### Your task
Each of the records must appear again, exactly as it was written.

### Records provided
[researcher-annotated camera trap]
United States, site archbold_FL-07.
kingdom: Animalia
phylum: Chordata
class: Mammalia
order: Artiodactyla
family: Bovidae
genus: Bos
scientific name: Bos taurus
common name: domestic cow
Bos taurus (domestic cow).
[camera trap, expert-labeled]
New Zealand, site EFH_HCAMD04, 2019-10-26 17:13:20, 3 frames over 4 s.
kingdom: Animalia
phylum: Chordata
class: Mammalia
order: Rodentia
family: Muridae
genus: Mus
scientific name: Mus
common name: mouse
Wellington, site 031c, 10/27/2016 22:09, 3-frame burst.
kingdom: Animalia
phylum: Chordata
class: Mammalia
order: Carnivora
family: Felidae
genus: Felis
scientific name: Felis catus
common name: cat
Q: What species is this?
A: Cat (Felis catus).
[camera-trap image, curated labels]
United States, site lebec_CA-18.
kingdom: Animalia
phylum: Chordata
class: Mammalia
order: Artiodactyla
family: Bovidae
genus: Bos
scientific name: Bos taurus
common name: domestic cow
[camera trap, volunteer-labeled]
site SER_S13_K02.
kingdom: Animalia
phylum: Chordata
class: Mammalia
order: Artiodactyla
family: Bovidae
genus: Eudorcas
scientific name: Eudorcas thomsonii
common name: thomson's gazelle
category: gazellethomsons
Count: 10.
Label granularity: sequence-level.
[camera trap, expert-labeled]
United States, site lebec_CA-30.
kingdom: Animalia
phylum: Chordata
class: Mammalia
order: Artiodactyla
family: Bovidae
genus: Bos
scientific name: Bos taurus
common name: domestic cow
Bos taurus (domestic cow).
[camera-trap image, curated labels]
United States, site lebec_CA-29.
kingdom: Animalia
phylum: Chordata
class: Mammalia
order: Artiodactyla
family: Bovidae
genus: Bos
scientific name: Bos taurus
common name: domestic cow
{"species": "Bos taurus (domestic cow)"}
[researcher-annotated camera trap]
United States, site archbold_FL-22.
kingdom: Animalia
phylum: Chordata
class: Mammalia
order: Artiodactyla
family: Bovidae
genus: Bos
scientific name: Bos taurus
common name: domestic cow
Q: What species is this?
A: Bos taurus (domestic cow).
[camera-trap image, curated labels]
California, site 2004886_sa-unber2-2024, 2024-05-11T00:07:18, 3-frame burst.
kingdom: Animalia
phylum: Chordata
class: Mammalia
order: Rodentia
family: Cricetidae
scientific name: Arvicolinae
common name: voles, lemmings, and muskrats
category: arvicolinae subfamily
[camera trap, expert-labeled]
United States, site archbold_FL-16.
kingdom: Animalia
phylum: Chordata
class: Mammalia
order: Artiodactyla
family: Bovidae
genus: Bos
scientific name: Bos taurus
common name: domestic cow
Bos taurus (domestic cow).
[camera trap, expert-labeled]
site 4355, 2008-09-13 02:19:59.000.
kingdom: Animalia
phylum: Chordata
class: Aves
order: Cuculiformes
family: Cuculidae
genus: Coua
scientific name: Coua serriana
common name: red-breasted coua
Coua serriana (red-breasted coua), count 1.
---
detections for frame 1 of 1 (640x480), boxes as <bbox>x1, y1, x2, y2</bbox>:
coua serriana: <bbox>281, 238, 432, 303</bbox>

### Output for this task
[researcher-annotated camera trap]
United States, site archbold_FL-07.
kingdom: Animalia
phylum: Chordata
class: Mammalia
order: Artiodactyla
family: Bovidae
genus: Bos
scientific name: Bos taurus
common name: domestic cow
Bos taurus (domestic cow).
[camera trap, expert-labeled]
New Zealand, site EFH_HCAMD04, 2019-10-26 17:13:20, 3 frames over 4 s.
kingdom: Animalia
phylum: Chordata
class: Mammalia
order: Rodentia
family: Muridae
genus: Mus
scientific name: Mus
common name: mouse
Wellington, site 031c, 10/27/2016 22:09, 3-frame burst.
kingdom: Animalia
phylum: Chordata
class: Mammalia
order: Carnivora
family: Felidae
genus: Felis
scientific name: Felis catus
common name: cat
Q: What species is this?
A: Cat (Felis catus).
[camera-trap image, curated labels]
United States, site lebec_CA-18.
kingdom: Animalia
phylum: Chordata
class: Mammalia
order: Artiodactyla
family: Bovidae
genus: Bos
scientific name: Bos taurus
common name: domestic cow
[camera trap, volunteer-labeled]
site SER_S13_K02.
kingdom: Animalia
phylum: Chordata
class: Mammalia
order: Artiodactyla
family: Bovidae
genus: Eudorcas
scientific name: Eudorcas thomsonii
common name: thomson's gazelle
category: gazellethomsons
Count: 10.
Label granularity: sequence-level.
[camera trap, expert-labeled]
United States, site lebec_CA-30.
kingdom: Animalia
phylum: Chordata
class: Mammalia
order: Artiodactyla
family: Bovidae
genus: Bos
scientific name: Bos taurus
common name: domestic cow
Bos taurus (domestic cow).
[camera-trap image, curated labels]
United States, site lebec_CA-29.
kingdom: Animalia
phylum: Chordata
class: Mammalia
order: Artiodactyla
family: Bovidae
genus: Bos
scientific name: Bos taurus
common name: domestic cow
{"species": "Bos taurus (domestic cow)"}
[researcher-annotated camera trap]
United States, site archbold_FL-22.
kingdom: Animalia
phylum: Chordata
class: Mammalia
order: Artiodactyla
family: Bovidae
genus: Bos
scientific name: Bos taurus
common name: domestic cow
Q: What species is this?
A: Bos taurus (domestic cow).
[camera-trap image, curated labels]
California, site 2004886_sa-unber2-2024, 2024-05-11T00:07:18, 3-frame burst.
kingdom: Animalia
phylum: Chordata
class: Mammalia
order: Rodentia
family: Cricetidae
scientific name: Arvicolinae
common name: voles, lemmings, and muskrats
category: arvicolinae subfamily
[camera trap, expert-labeled]
United States, site archbold_FL-16.
kingdom: Animalia
phylum: Chordata
class: Mammalia
order: Artiodactyla
family: Bovidae
genus: Bos
scientific name: Bos taurus
common name: domestic cow
Bos taurus (domestic cow).
[camera trap, expert-labeled]
site 4355, 2008-09-13 02:19:59.000.
kingdom: Animalia
phylum: Chordata
class: Aves
order: Cuculiformes
family: Cuculidae
genus: Coua
scientific name: Coua serriana
common name: red-breasted coua
Coua serriana (red-breasted coua), count 1.
---
detections for frame 1 of 1 (640x480), boxes as <bbox>x1, y1, x2, y2</bbox>:
coua serriana: <bbox>281, 238, 432, 303</bbox>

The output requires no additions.